LUscoque | Page 9

George Sand
avait surtout la passion du jeu.
Accoutumé qu'il était à tous les dangers et à toutes les voluptés, ce
n'était plus que dans le jeu qu'il trouvait des émotions. Il jouait donc
d'une manière qui, même dans ce pays et ce siècle de joueurs, semblait
effrayante, exposant souvent, sur un coup de dés, sa fortune tout entière,
gagnant et perdant vingt fois par nuit le revenu de cinquante familles. Il
ne tarda pas à faire de larges trouées dans la dot de sa femme, et sentit
bientôt qu'il fallait ou changer de vie ou réparer ses pertes, s'il ne
voulait se trouver dans la même position qu'avant son mariage. Le
printemps était revenu, et l'on s'apprêtait à reprendre les hostilités. Il
déclara à Morosini qu'il désirait garder l'emploi que la république lui
avait confié sous ses ordres, et regagna ainsi, par son ardeur militaire,
les bonnes grâces de l'amiral, qu'il avait commencé à perdre par sa
mauvaise conduite. Quand le moment fut venu de mettre à la voile, il se
rendit à son poste avec sa galère, et appareilla avec le reste de la flotte
au commencement de 1686.
Il prit une part brillante à tous les principaux combats qui signalèrent
cette mémorable campagne, et se distingua particulièrement au siège de
Coron et à la bataille que gagnèrent les Vénitiens sur le capitan-pacha
Mustapha dans les plaines de la Laconie. Quand l'hiver arriva, Morosini,
après avoir mis en état de défense ses nombreuses conquêtes, mena la
flotte hiverner à Corfou, où elle était à même de surveiller à la fois
l'Adriatique et la mer Ionienne. En effet, les Turcs ne firent pendant
toute la mauvaise saison aucune tentative sérieuse; mais les habitants
des écueils du golfe de Lépante, soumis l'année précédente par le
général Strasold, profitant du moment où la violence des vents et la
perpétuelle agitation de la mer empêchaient les gros navires de guerre
vénitiens de sortir, protégés d'ailleurs contre ceux qu'ils pouvaient
rencontrer par la petitesse et la légèreté de leurs barques qui allaient se
cacher, comme des oiseaux de mer, derrière le moindre rocher, se
livraient presque ouvertement à la piraterie. Ils attaquaient tous les
bâtiments de commerce que les affaires forçaient à tenter ce passage
difficile, souvent même des galères armées, s'en emparaient la plupart
du temps, pillaient les chargements et massacraient les équipages.
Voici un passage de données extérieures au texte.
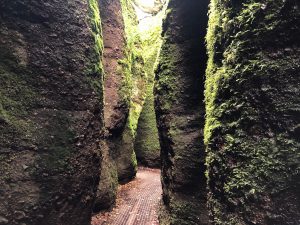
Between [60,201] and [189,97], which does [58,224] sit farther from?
[189,97]

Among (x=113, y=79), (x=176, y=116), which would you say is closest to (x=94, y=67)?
(x=176, y=116)

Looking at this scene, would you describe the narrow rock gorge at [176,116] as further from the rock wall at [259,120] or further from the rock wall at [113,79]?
the rock wall at [113,79]

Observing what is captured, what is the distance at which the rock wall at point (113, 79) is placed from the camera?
11.0 m

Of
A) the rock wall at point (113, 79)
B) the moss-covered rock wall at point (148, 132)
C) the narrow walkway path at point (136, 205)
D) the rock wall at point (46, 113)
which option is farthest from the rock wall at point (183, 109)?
the moss-covered rock wall at point (148, 132)

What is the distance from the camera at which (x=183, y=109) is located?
7004mm

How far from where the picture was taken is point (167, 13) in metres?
7.80

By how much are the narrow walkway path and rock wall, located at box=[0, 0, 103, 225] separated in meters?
3.04

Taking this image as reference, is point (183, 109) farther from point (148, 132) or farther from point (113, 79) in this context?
point (148, 132)

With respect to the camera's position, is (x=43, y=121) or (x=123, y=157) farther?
(x=123, y=157)

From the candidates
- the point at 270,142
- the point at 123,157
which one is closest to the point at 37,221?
the point at 270,142

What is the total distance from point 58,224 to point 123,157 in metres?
7.57

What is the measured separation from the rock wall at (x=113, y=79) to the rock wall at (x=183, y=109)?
357 centimetres

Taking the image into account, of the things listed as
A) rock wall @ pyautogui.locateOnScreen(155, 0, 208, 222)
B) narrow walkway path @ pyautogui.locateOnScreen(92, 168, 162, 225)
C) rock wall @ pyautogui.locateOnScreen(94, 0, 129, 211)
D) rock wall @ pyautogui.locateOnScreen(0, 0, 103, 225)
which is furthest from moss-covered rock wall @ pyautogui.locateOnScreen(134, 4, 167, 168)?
rock wall @ pyautogui.locateOnScreen(0, 0, 103, 225)

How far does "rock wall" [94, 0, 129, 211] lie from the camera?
36.2ft
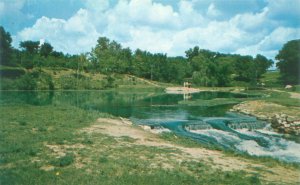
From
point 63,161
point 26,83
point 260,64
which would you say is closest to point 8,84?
point 26,83

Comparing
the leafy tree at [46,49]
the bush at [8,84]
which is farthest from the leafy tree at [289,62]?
the leafy tree at [46,49]

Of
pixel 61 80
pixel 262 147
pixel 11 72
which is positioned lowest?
pixel 262 147

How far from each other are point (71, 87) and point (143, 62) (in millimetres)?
46643

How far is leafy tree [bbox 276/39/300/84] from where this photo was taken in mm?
133000

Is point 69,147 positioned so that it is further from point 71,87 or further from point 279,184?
point 71,87

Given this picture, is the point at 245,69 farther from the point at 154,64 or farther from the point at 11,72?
the point at 11,72

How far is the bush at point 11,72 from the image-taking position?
12638 cm

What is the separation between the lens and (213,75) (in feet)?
537

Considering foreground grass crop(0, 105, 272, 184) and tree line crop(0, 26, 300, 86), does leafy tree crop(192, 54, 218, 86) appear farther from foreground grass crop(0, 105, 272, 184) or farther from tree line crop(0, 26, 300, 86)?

Les
Missolonghis surtout s'étaient réfugiés dans les îles Curzolari, situées

entre la Morée, l'Étolie et Céphalonie, et causaient d'horribles ravages.
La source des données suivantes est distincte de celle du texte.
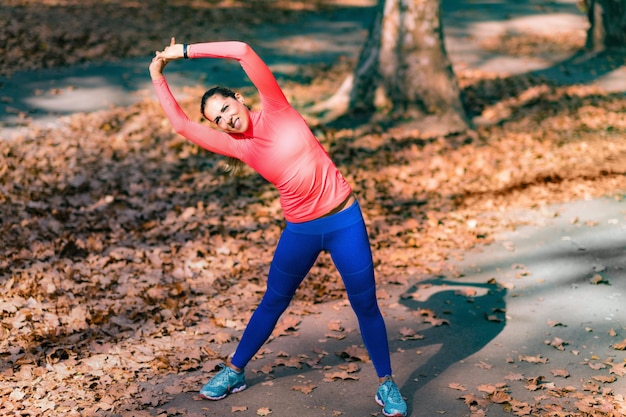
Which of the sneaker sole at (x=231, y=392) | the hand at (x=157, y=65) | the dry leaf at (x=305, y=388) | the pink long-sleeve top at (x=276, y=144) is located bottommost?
the dry leaf at (x=305, y=388)

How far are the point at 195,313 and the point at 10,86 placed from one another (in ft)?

Le généralissime, pour y mettre un terme, envoya, dans les îles les plus
infestées, des garnisons de marins choisis avec de fortes galères, et en
confia le commandement aux officiers les plus habiles et les plus
résolus de l'armée. Il n'oublia pas Soranzo, qui, ennuyé de l'inaction où
se tenait l'armée, avait l'un des premiers demandé du service contre les
pirates, et il lui confia un poste digne de ses talents et de son courage. Il
fut envoyé avec trois cents hommes à la plus grande des îles Curzolari,
et chargé de surveiller l'important passage qu'elles commandent. Son
arrivée jeta la terreur parmi les Missolonghis, qui connaissaient sa
bravoure indomptable et son impitoyable sévérité; et dans les premiers
temps, il ne se commit pas un seul acte de piraterie vers les parages
qu'il commandait, tandis que les autres gouvernements, malgré
l'activité des garnisons, continuaient à être le théâtre de fréquents et
terribles brigandages. Son oncle, enchanté de sa réussite complète, lui
fit envoyer par la république des lettres de félicitation.
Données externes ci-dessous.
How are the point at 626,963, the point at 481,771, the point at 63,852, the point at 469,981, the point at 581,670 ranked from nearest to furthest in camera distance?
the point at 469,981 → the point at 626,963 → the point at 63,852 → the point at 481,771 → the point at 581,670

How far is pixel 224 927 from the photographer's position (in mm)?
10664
Cependant Orio, trompé dans l'espoir qu'il avait formé de trouver des
ennemis à combattre et à dépouiller, voulut tenter un grand coup qui
réparât à son égard ce qu'il appelait l'injustice du sort. Il avait appris
que le pacha de Patras gardait dans son palais des trésors immenses, et
que, se fiant sur la force de la ville et sur le nombre des habitants, il
laissait faire à ses soldats une assez mauvaise garde. Prenant là-dessus
ses dispositions, il choisit les cent plus braves soldats de sa troupe, les
fit monter sur une galère, gouverna sur Patras de manière à n'y arriver
que de nuit, cacha son navire et ses gens dans une anse abritée,
descendit le premier à terre, et se dirigea seul et déguisé vers la ville.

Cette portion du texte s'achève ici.